## PAGE TEXT
◆ ◆ ◆

Friday 18 April 2014

The Great Phone Epidemic - Part 4

The Great Phone Epidemic – The Electronic Babysitter is eating your Babies Brain! (Part 4)

Claire - April 11, 2014 




Parenting is such a spectator sport these days and you can find a million blogs, articles and research papers to tell you how you are doing it wrong. The developing human, after all these years,  is still a mystery to us in many ways. As we learn more, the advice parents are given is getting more confusing not less. Having said that, I am going to give you my two cents about why you shouldn’t give your baby the phone to play with.

The stifling of the creative.

As adults we have approximately 8,000,000km of neural pathways tucked up in our skulls (seriously, just digest that figure for a second. Wow!). The pathways we use the most become like the highways and those we hardly use at all are like goat tracks up a mountainside. Some are much easier to travel than others, so these become our regular thought patterns which lead to our habits. Creativity and innovation come from exploring the less travelled paths.

◆ ◆ ◆

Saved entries

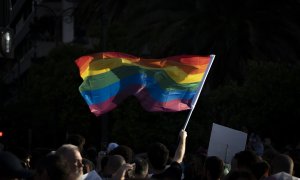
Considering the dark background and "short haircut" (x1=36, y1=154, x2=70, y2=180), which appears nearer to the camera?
"short haircut" (x1=36, y1=154, x2=70, y2=180)

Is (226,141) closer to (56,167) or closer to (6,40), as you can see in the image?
(6,40)

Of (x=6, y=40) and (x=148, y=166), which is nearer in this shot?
(x=148, y=166)

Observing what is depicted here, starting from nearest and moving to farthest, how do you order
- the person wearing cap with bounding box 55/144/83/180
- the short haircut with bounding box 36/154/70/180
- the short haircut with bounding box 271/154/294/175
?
the short haircut with bounding box 36/154/70/180 → the person wearing cap with bounding box 55/144/83/180 → the short haircut with bounding box 271/154/294/175

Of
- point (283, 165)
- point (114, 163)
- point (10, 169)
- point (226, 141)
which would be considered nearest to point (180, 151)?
point (114, 163)

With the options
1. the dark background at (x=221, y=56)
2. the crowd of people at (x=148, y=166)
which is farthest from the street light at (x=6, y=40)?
the dark background at (x=221, y=56)

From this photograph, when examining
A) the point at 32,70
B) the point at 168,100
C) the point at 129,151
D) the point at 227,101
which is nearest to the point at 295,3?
the point at 227,101

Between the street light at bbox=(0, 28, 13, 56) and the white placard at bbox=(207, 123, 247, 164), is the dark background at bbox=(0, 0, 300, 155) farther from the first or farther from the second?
the white placard at bbox=(207, 123, 247, 164)

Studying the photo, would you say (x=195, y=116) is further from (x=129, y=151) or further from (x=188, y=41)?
(x=129, y=151)

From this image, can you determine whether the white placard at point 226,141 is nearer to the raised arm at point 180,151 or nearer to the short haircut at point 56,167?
the raised arm at point 180,151

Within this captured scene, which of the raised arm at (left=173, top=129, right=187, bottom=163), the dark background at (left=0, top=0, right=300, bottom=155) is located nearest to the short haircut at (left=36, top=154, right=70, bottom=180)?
the raised arm at (left=173, top=129, right=187, bottom=163)

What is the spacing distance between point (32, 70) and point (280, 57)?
16.6 metres

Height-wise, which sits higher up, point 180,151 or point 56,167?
point 56,167

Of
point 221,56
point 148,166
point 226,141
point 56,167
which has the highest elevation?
point 56,167

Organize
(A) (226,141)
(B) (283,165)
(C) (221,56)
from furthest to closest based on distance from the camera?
(C) (221,56) < (A) (226,141) < (B) (283,165)
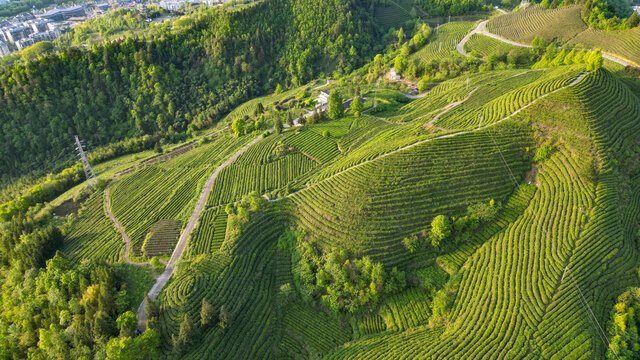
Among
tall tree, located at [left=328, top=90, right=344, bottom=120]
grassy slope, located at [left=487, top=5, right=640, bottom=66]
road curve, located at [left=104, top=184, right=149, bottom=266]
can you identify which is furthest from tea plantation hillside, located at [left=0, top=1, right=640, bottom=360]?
grassy slope, located at [left=487, top=5, right=640, bottom=66]

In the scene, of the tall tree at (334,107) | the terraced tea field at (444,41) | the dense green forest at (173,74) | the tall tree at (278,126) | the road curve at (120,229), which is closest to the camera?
the road curve at (120,229)

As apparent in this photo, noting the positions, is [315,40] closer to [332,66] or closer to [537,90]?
[332,66]

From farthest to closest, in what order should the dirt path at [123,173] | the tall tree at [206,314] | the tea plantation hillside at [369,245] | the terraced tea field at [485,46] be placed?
the terraced tea field at [485,46], the dirt path at [123,173], the tall tree at [206,314], the tea plantation hillside at [369,245]

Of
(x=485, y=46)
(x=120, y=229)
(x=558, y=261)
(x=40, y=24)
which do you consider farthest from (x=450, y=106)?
(x=40, y=24)

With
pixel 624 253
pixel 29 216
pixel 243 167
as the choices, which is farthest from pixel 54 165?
pixel 624 253

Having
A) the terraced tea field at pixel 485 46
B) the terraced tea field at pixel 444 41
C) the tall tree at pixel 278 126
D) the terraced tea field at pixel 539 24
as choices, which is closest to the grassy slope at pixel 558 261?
the tall tree at pixel 278 126

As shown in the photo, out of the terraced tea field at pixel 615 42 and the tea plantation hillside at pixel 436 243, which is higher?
the terraced tea field at pixel 615 42

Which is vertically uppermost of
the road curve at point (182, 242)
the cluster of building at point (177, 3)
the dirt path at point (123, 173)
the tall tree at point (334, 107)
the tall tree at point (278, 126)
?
the cluster of building at point (177, 3)

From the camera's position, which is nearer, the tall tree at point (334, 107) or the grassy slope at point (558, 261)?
the grassy slope at point (558, 261)

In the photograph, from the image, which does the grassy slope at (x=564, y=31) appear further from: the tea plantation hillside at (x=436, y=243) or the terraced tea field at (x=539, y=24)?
the tea plantation hillside at (x=436, y=243)
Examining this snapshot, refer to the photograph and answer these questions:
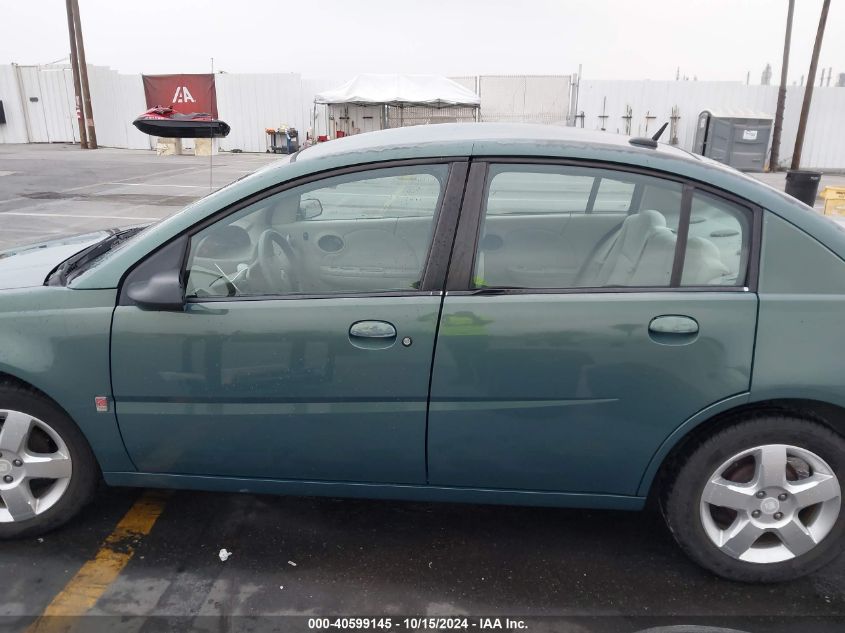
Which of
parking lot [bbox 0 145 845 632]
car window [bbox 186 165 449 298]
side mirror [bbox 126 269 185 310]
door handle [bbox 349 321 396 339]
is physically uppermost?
car window [bbox 186 165 449 298]

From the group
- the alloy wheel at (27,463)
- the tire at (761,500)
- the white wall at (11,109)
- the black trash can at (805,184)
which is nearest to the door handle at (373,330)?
the tire at (761,500)

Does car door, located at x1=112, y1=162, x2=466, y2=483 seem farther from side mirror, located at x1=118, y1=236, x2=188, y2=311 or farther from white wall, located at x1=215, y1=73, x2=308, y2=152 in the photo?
white wall, located at x1=215, y1=73, x2=308, y2=152

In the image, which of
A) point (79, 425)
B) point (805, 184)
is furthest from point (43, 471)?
point (805, 184)

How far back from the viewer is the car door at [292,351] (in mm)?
2373

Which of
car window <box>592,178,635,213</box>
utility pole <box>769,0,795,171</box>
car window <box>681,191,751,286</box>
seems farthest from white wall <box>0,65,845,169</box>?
car window <box>681,191,751,286</box>

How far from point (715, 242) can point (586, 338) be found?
618 millimetres

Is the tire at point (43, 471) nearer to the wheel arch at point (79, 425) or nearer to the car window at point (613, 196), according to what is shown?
the wheel arch at point (79, 425)

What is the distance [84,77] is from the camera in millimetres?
24406

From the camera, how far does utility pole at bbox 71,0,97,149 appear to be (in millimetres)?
24109

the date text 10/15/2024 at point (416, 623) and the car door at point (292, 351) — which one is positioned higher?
the car door at point (292, 351)

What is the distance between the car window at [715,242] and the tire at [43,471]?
2.39 metres

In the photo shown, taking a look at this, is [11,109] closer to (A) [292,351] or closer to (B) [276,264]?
(B) [276,264]

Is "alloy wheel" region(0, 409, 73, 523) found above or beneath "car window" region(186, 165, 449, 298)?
beneath

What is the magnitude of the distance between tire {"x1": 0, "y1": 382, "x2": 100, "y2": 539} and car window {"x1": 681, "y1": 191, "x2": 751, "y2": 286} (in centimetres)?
239
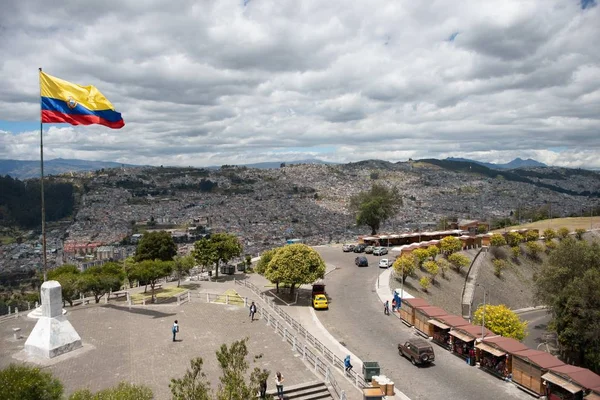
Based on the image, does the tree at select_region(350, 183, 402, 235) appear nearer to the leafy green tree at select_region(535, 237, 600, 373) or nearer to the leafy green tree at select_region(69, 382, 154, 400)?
the leafy green tree at select_region(535, 237, 600, 373)

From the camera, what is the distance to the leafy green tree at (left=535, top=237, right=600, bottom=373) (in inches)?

◆ ◆ ◆

## WORK REQUEST 1
According to the blog post, roughly how many kilometers of neural pathways does an adult have?
## WORK REQUEST 2
Edit the stretch of the blog post from "The stifling of" through "less travelled paths.", replacing "goat tracks" with "narrow footpaths".
The saved entries come from a separate source, not from the blog post.

## EXERCISE RESULT 1
Approximately 8,000,000 km.

## EXERCISE RESULT 2
The stifling of the creative.

As adults we have approximately 8,000,000km of neural pathways tucked up in our skulls (seriously, just digest that figure for a second. Wow!). The pathways we use the most become like the highways and those we hardly use at all are like narrow footpaths up a mountainside. Some are much easier to travel than others, so these become our regular thought patterns which lead to our habits. Creativity and innovation come from exploring the less travelled paths.